» **TEXTBLOCK**:
════════════════════
Numi, das kann ich voll unterschreiben.
Bei mir vollzieht sich gerade eine Art Wende.......ich habe mich - vielleicht wegen der usichtbaren kognitiven Einschränkung - immer wieder auf die
Unterstützung von Menschen verlassen, wo ich es gut fand.........das führte nicht nur zur Überlastung von Beziehungen,sondern auch dazu,
dass ich keine Notwendigkeit sah, mich selber in meinen Stärken und Schwächen realistisch einschätzen zu lernen und zu erkennen,
was ich für ein gutes Leben brauche. Klar gab es Warnungen und Mahnungen zuhauf, doch dieses fühlte sich immer wie eine Einmischung an.
Nun sehe ich es so, dass alles, was geschehen ist, geschehen musste. Erst als neulich meine Nachbarin durch gemeinsame Arbeit mir deutlich
vor Augen führte, dass ich mehr Kraft habe, als ich von mir selber gedacht habe, konnte ich nach und nach verstehen, mit welcher Strategie
ich vorankommen kann, ohne ständig angst zu haben, ich kippe aus den Latschen. Ich rutsche natürlich immer mal wieder ab in alte Gewohnheiten
oder Empfindungen von Angst oder Unsicherheit, doch die Erinnerung , gestern hast du das und das und das geschafft, hilft mir,
Schmerzen und Schwierigkeiten nicht zu wichtig zu nehmen. Ich bemühe mich auch, mir zu verzeihen, dass ich in der Jugend falsch gestartet bin
und mein Gottvertrauen lange nicht besonders gross war. So und nun geht es langsam vorwärts. Zwar habe ich so wie jene Sbine ihre Freundin
auch das Bedürfnis, regelmässig mit wem zu sprechen über meine Ordnungsprobleme, aber da jeder sein Päckchen zu tragen hat, geht das
eigentlich nicht. Wenn ich erwachsen sein und normal sein will, also erst Mensch und dann behindert, muss ich mit meinem persönlichen Lebensbereich
schon selber fertig werden. Nochmal lasse ich nicht zu, dass wegen der Unordnung eine Beziehung kaputt geht. Davon abgesehen, genau darum habe ich
ja schon mehrere Jahre sehr selten Besuch.
════════════════════
» **GESPEICHERTE DATEN**:
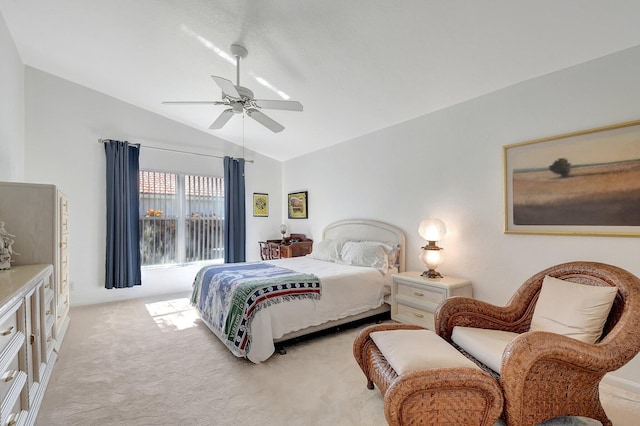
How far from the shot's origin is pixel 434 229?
3201 mm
════════════════════
» **ZU BEARBEITENDE AUFGABEN**:
a) Beantworten Sie anhand des Textblocks diese Fragen:
(i) Wer machte der schreibenden Person durch gemeinsame Arbeit deutlich, dass sie mehr Kraft hat, als sie selbst dachte?
(ii) Welche Erinnerung hilft ihr, Schmerzen und Schwierigkeiten nicht zu wichtig zu nehmen?
(iii) Wozu führte es außer zur Überlastung von Beziehungen, dass sie sich immer wieder auf die Unterstützung anderer Menschen verließ?
b) Fassen Sie den Absatz des Textblocks, der mit „Bei mir vollzieht sich gerade eine Art Wende“ beginnt, als knappe Stichpunktliste zusammen und behalten Sie dabei die wichtigsten Fakten bei.
c) Nennen Sie alles, worin die schreibende Person laut dem Textblock immer mal wieder abrutscht, sowie alles, was sie nicht zu wichtig nehmen möchte.

» **LÖSUNGEN**:
a)
(i) Ihre Nachbarin.
(ii) Die Erinnerung daran, was sie gestern alles geschafft hat.
(iii) Sie sah keine Notwendigkeit, sich selbst in ihren Stärken und Schwächen realistisch einschätzen zu lernen und zu erkennen, was sie für ein gutes Leben braucht.

b)
- Gerade vollzieht sich bei mir eine Art Wende.
- Früher habe ich mich immer wieder auf die Unterstützung anderer verlassen. Möglicherweise lag das an einer unsichtbaren kognitiven Einschränkung.
- Dadurch wurden Beziehungen überlastet, und ich lernte nicht, mich selbst realistisch einzuschätzen.
- Warnungen und Mahnungen habe ich als Einmischung empfunden.
- Meine Nachbarin hat mir durch gemeinsame Arbeit gezeigt, dass ich mehr Kraft habe, als ich dachte. Seitdem verstehe ich nach und nach, mit welcher Strategie ich vorankomme.
- Rückfälle in alte Gewohnheiten, Angst oder Unsicherheit kommen vor. Die Erinnerung an das Geschaffte hilft mir dann weiter.
- Ich bemühe mich, mir den falschen Start in der Jugend und mein lange geringes Gottvertrauen zu verzeihen.
- Über meine Ordnungsprobleme würde ich gern regelmäßig mit jemandem sprechen. Weil jeder sein Päckchen zu tragen hat, geht das aber eigentlich nicht.
- Mit meinem persönlichen Lebensbereich muss ich selbst fertig werden. Eine Beziehung soll nicht noch einmal an der Unordnung kaputtgehen.
- Deshalb habe ich seit mehreren Jahren sehr selten Besuch.

c)
- alte Gewohnheiten
- Empfindungen von Angst
- Empfindungen von Unsicherheit
- Schmerzen
- Schwierigkeiten